Passage ▸
# Please correct my mistakes.



## Venezuelan_sweetie

Hey, everybody!

I thought there was a thread like this somewhere, but I've searched thoroughly with no results.

I believe this is perhaps one of the broadest forums of its kind, and we have all sort of languages in here.  Sometimes we meet users whose languages we are not quite profficient at, so it came to me that a thread like this could come in handy.

My question is: *How do you say "Please correct my mistakes" in your language?*

Let me start with my native language:
-*Spanish*: 
Por favor, corrija mis errores (Formal)
Por favor, corrije mis errores (Informal)

Thanks in advance for your valuable input!

Rows ▸
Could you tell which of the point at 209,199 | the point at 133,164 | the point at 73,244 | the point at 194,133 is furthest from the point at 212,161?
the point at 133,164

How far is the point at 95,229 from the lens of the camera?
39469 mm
---
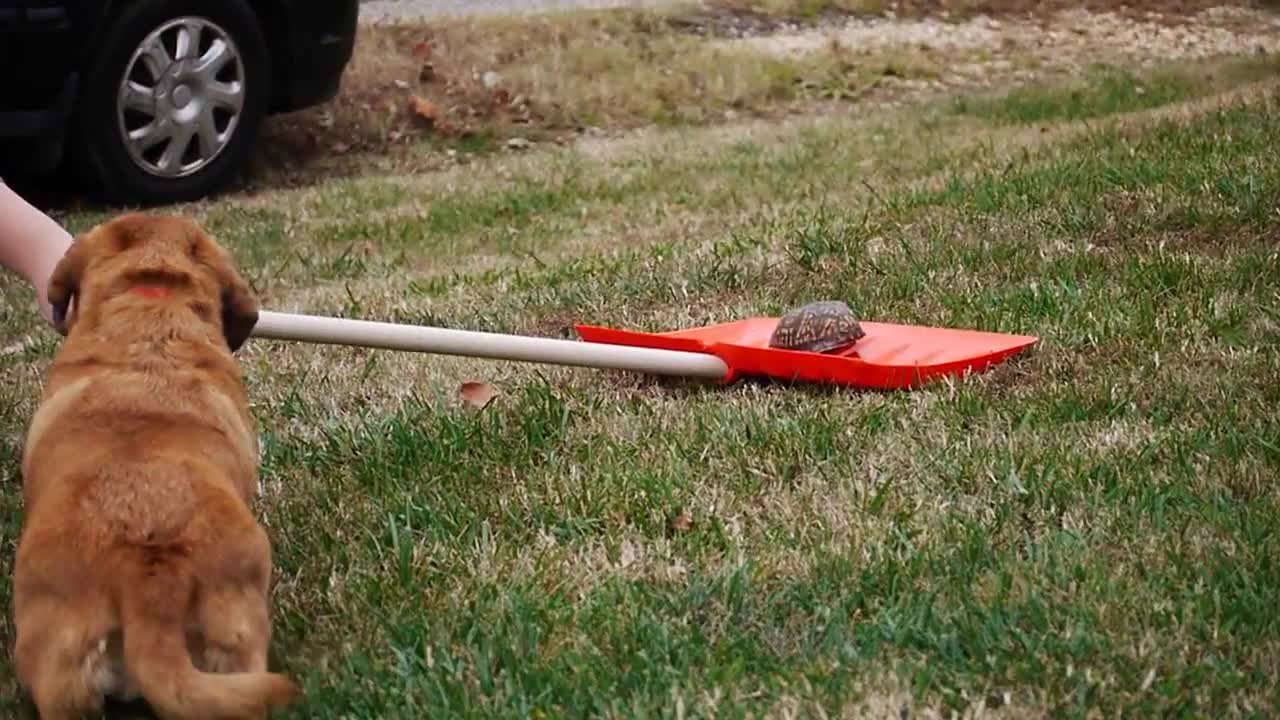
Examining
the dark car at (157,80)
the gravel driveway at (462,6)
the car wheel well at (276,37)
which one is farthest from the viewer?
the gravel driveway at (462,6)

Directive A ▸ Using the forum thread on saying "Please correct my mistakes," decide whether each statement agrees with it. Answer yes or no for each and quote the words that decide it. (i) The poster found an earlier thread of this kind by searching. (ii) The poster offers one Spanish version labeled formal and another labeled informal. (iii) The poster calls the forum one of the broadest of its kind.
Directive B ▸ In order, list every word of the Spanish sentence that the forum thread on saying "Please correct my mistakes" labels as formal.
Directive C ▸ Extend the forum thread on saying "Please correct my mistakes" beyond its final line.

Expected output A ▸
(i) No: "I've searched thoroughly with no results."
(ii) Yes: "(Formal)" and "(Informal)"
(iii) Yes: "one of the broadest forums of its kind"

Expected output B ▸ Por, favor, corrija, mis, errores

Expected output C ▸
----------



## karuna

*In Latvian:

*Lūdzu, izlabojiet manas kļūdas! (formal)
Lūdzu, izlabo manas kļūdas! (informal)


----------



## dn88

In Polish that would be:

Formal: "Proszę o poprawę moich błędów"
Less formal: "Proszę poprawiać moje błędy"
Informal: "Proszę poprawiajcie/poprawcie moje błędy"


----------



## tie-break

Italiano : Per piacere correggete i miei errori / vi prego di correggere i miei errori.

Français : Corrigez mes fautes s'il vous plaît / je vous prie de corriger mes fautes


----------



## OldAvatar

Romanian

Vă rog, corectaţi-mi erorile. (Formal)
Te rog, corectează-mi erorile. (Informal)


----------



## jonquiliser

How curious that no one's asked this yet..! Anyway, these are a few alternatives for Swedish:

Rätta gärna mina fel
Jag uppskattar att man rättar mina fel
Rätta mina fel!

They are neither specifically formal or informal, although the last one is an outright order 

Edit: all can be used to address either one or several people.


----------



## suslik

In Estonian:

Palun paranda mu vead (informal)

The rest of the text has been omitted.